Plain English Papers

Can image models understand what we’re asking for?

High-quality graphics vs high-quality understanding — which one matters more?

“Imagen 3 is our best diffusion model for text-to-image generation, capable of following descriptive prompts"

What questions do AI image models need to answer to be genuinely useful to humans? Until now, most discussions have focused on pure image quality — how realistic or artistic the outputs look. But Imagen 3, Google’s latest image generation model (and a top trending paper on AImodels.fyi right now), suggests we should be asking a different and more fundamental question: can AI reliably understand and execute what humans are actually asking for?

I think this turns out to be a much harder question than it first appears. While we often judge these systems by image quality alone — how realistic or artistic their outputs look — this misses something fundamental: can they reliably turn our descriptions into the specific images we have in mind?

Imagen 3 helps us see why this question matters more than we might think. When researchers tested it against other leading models like DALL-E 3 and Midjourney, the results revealed a complex picture. While Imagen 3 showed notable improvements in prompt alignment (particularly on detailed prompts, with an average of 136 words), its advantages varied across different benchmarks — from huge leads on GenAI-Bench to smaller margins on DrawBench and close competition among leading models on DALL-E 3 Eval.

Imagen 3 didn’t crush the competition on the DALL-E 3 eval (figure 2 in the paper)

Consider what happens when you ask these systems to draw “a felt puppet diorama scene of a tranquil nature scene with a large friendly robot.” Previous models might give you a robot, or a diorama, or a nature scene — but rarely all of these elements working together exactly as specified. The scene might look beautiful, but it wouldn’t be quite what you asked for. Imagen 3 gets significantly closer to following such complex instructions precisely.

“Imagen 3 is our best diffusion model for text-to-image generation, capable of following descriptive prompts, such as “Photo of a felt puppet diorama scene of a tranquil nature scene of a secluded forest clearing with a large friendly, rounded robot is rendered in a risograph style. An owl sits on the robots shoulders and a fox at its feet. Soft washes of color, 5 color, and a light-filled palette create a sense of peace and serenity, inviting contemplation and the appreciation of natural beauty.””“ — From figure 1 of the paper.

This matters because it points to a deeper truth about AI image generation. The real bottleneck isn’t in producing stunning visuals — modern systems are remarkably good at that. The challenge is in bridging the gap between human intent and machine output. When we look at Imagen 3’s results through this lens, we see evidence of genuine progress in solving this harder problem.
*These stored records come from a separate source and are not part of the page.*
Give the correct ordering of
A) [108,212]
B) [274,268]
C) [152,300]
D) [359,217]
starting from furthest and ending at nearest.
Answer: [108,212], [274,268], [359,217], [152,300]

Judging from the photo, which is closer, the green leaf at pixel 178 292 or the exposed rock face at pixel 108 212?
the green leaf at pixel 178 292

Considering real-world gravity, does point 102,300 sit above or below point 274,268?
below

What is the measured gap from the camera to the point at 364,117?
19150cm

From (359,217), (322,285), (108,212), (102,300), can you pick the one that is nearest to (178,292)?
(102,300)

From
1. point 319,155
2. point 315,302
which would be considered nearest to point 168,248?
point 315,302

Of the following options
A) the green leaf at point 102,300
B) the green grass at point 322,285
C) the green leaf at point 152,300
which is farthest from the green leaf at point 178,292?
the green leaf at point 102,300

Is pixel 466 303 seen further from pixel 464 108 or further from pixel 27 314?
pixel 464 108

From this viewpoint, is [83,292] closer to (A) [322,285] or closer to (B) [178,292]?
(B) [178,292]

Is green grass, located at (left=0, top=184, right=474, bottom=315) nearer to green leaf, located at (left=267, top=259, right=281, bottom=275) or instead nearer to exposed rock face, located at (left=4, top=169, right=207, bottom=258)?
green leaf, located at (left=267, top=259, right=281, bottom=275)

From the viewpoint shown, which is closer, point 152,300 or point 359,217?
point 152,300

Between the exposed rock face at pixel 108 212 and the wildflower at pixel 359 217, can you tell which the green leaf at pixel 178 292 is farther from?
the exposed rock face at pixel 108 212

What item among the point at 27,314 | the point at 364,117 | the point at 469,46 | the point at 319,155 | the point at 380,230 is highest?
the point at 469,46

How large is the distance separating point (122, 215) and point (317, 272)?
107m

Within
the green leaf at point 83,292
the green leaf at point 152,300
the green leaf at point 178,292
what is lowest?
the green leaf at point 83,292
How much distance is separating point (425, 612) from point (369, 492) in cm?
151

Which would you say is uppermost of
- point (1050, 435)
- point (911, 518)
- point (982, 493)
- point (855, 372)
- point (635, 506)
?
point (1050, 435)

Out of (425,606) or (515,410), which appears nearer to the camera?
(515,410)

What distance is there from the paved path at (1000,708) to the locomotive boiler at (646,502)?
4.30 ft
The results in the Imagen paper reveal an interesting pattern about what it means for an AI to truly understand our requests. When given simple prompts, most modern image generators perform similarly well. But as the requests become more complex and specific, we start to see meaningful differences that tell us about genuine understanding versus surface-level pattern matching.

Here’s two tidbits that suggest to me that Imagen 3 has a unique ability to understand the assignment:

When you write detailed descriptions, like the kind you might use to describe a complex scene to a person (130+ words), Imagen 3 achieves 72.9% alignment with the intended result, while other models manage only 57.9%. This dramatic difference suggests that longer, more detailed prompts aren’t only harder for other models, but seem to pose a fundamentally different kind of challenge that tests true understanding.
This pattern becomes even clearer when we look at tasks requiring precise reasoning. In tests where models had to generate exact numbers of objects, Imagen 3 achieved 58.6% accuracy — a 12 percentage point lead over DALL-E 3. More revealing than the overall number is how the performance changed with complexity: when handling compound requests like “one cookie and five bottles,” Imagen 3 maintained its accuracy while other models struggled significantly more.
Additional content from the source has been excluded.